Task details: Each line from the one containing "- экономичность производства" to the end of the entries below must be restated exactly, and no other line should appear.

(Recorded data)
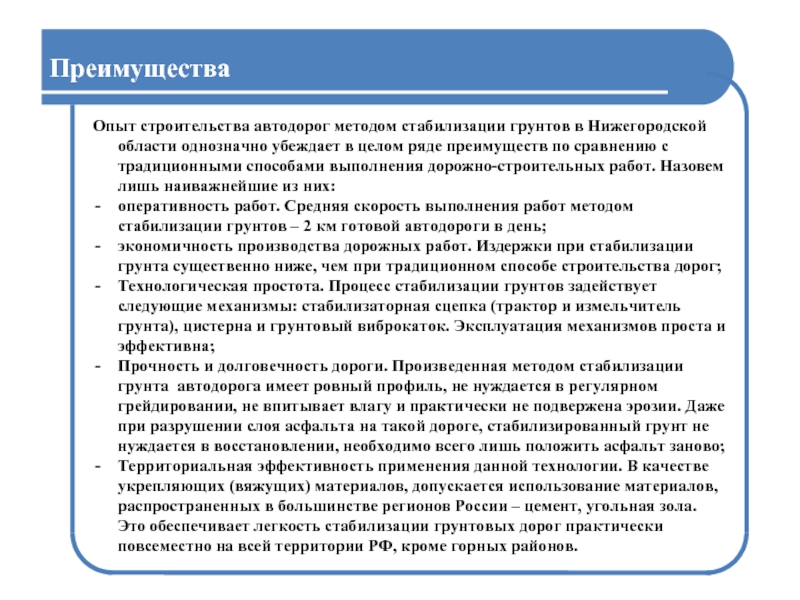 Преимущества

Опыт строительства автодорог методом стабилизации грунтов в Нижегородской области однозначно убеждает в целом ряде преимуществ по сравнению с традиционными способами выполнения дорожно-строительных работ. Назовем лишь наиважнейшие из них:

- оперативность работ. Средняя скорость выполнения работ методом стабилизации грунтов – 2 км готовой автодороги в день;
- экономичность производства дорожных работ. Издержки при стабилизации грунта существенно ниже, чем при традиционном способе строительства дорог;
- Технологическая простота. Процесс стабилизации грунтов задействует следующие механизмы: стабилизаторная сцепка (трактор и измельчитель грунта), цистерна и грунтовый виброкаток. Эксплуатация механизмов проста и эффективна;
- Прочность и долговечность дороги. Произведенная методом стабилизации грунта автодорога имеет ровный профиль, не нуждается в регулярном грейдировании, не впитывает влагу и практически не подвержена эрозии. Даже при разрушении слоя асфальта на такой дороге, стабилизированный грунт не нуждается в восстановлении, необходимо всего лишь положить асфальт заново;
- Территориальная эффективность применения данной технологии. В качестве укрепляющих (вяжущих) материалов, допускается использование материалов, распространенных в большинстве регионов России – цемент, угольная зола. Это обеспечивает легкость стабилизации грунтовых дорог практически повсеместно на всей территории РФ, кроме горных районов.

Task response:
- экономичность производства дорожных работ. Издержки при стабилизации грунта существенно ниже, чем при традиционном способе строительства дорог;
- Технологическая простота. Процесс стабилизации грунтов задействует следующие механизмы: стабилизаторная сцепка (трактор и измельчитель грунта), цистерна и грунтовый виброкаток. Эксплуатация механизмов проста и эффективна;
- Прочность и долговечность дороги. Произведенная методом стабилизации грунта автодорога имеет ровный профиль, не нуждается в регулярном грейдировании, не впитывает влагу и практически не подвержена эрозии. Даже при разрушении слоя асфальта на такой дороге, стабилизированный грунт не нуждается в восстановлении, необходимо всего лишь положить асфальт заново;
- Территориальная эффективность применения данной технологии. В качестве укрепляющих (вяжущих) материалов, допускается использование материалов, распространенных в большинстве регионов России – цемент, угольная зола. Это обеспечивает легкость стабилизации грунтовых дорог практически повсеместно на всей территории РФ, кроме горных районов.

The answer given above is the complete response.